* begin *

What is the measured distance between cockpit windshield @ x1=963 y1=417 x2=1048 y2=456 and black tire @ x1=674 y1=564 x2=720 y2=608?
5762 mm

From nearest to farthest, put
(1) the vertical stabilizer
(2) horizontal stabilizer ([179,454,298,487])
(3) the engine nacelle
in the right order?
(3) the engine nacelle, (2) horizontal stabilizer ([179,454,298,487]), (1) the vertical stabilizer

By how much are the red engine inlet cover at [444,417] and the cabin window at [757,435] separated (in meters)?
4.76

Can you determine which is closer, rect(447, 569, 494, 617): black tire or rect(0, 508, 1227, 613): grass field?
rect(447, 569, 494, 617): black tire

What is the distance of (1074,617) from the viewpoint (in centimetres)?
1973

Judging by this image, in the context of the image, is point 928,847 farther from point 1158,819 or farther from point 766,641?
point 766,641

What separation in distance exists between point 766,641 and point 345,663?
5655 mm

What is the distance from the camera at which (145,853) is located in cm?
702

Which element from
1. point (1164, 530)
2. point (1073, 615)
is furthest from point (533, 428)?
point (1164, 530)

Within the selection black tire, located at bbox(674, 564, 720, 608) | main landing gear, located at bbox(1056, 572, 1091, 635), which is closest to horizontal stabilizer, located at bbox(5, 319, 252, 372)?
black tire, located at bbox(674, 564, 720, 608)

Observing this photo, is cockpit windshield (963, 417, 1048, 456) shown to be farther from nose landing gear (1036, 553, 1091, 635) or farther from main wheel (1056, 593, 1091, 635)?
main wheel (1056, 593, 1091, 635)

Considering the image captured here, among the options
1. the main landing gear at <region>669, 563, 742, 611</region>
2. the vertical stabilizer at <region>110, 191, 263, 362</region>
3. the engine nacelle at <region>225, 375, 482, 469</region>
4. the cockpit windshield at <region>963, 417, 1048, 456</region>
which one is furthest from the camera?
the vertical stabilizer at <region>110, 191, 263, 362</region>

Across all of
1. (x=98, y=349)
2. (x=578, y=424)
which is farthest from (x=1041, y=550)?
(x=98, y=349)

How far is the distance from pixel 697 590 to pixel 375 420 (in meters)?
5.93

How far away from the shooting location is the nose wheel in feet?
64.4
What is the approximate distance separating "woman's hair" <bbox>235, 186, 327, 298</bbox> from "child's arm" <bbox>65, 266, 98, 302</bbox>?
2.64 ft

* end *

Do this: Without omitting anything, output the entries exactly.

Answer to this problem:
What is the measured distance between cockpit windshield @ x1=963 y1=417 x2=1048 y2=456 and black tire @ x1=674 y1=564 x2=720 y2=608?
5762 mm

From nearest to farthest, put
(1) the vertical stabilizer
(2) horizontal stabilizer ([179,454,298,487])
(3) the engine nacelle
in the right order?
(3) the engine nacelle, (2) horizontal stabilizer ([179,454,298,487]), (1) the vertical stabilizer

By how much are the red engine inlet cover at [444,417] and the cabin window at [757,435] separated (in meters)?
4.76

Can you determine which is closer, rect(447, 569, 494, 617): black tire or rect(0, 508, 1227, 613): grass field?
rect(447, 569, 494, 617): black tire

What is the distance of (1074,617) from the viewpoint (in centimetres)?
1973

Judging by this image, in the context of the image, is point 928,847 farther from point 1158,819 or farther from point 766,641?
point 766,641

What separation in distance exists between point 766,641 and point 345,663?
5655 mm

What is the distance from the camera at which (145,853) is located in cm?
702

Which element from
1. point (1164, 530)
2. point (1073, 615)
is furthest from point (533, 428)?
point (1164, 530)

Within the selection black tire, located at bbox(674, 564, 720, 608) | main landing gear, located at bbox(1056, 572, 1091, 635), which is closest to horizontal stabilizer, located at bbox(5, 319, 252, 372)?
black tire, located at bbox(674, 564, 720, 608)

Observing this photo, is cockpit windshield (963, 417, 1048, 456) shown to be farther from nose landing gear (1036, 553, 1091, 635) or farther from main wheel (1056, 593, 1091, 635)?
main wheel (1056, 593, 1091, 635)

Considering the image captured here, among the options
1. the main landing gear at <region>669, 563, 742, 611</region>
2. the vertical stabilizer at <region>110, 191, 263, 362</region>
3. the engine nacelle at <region>225, 375, 482, 469</region>
4. the cockpit windshield at <region>963, 417, 1048, 456</region>
which one is furthest from the camera?
the vertical stabilizer at <region>110, 191, 263, 362</region>

Across all of
1. (x=98, y=349)
2. (x=578, y=424)
which is farthest from (x=1041, y=550)?
(x=98, y=349)

How far is the distance from pixel 697 590 to pixel 375 420 (in meters)?
5.93

How far away from the shooting location is the nose wheel in feet?
64.4
What is the approximate distance separating "woman's hair" <bbox>235, 186, 327, 298</bbox> from "child's arm" <bbox>65, 266, 98, 302</bbox>?
2.64 ft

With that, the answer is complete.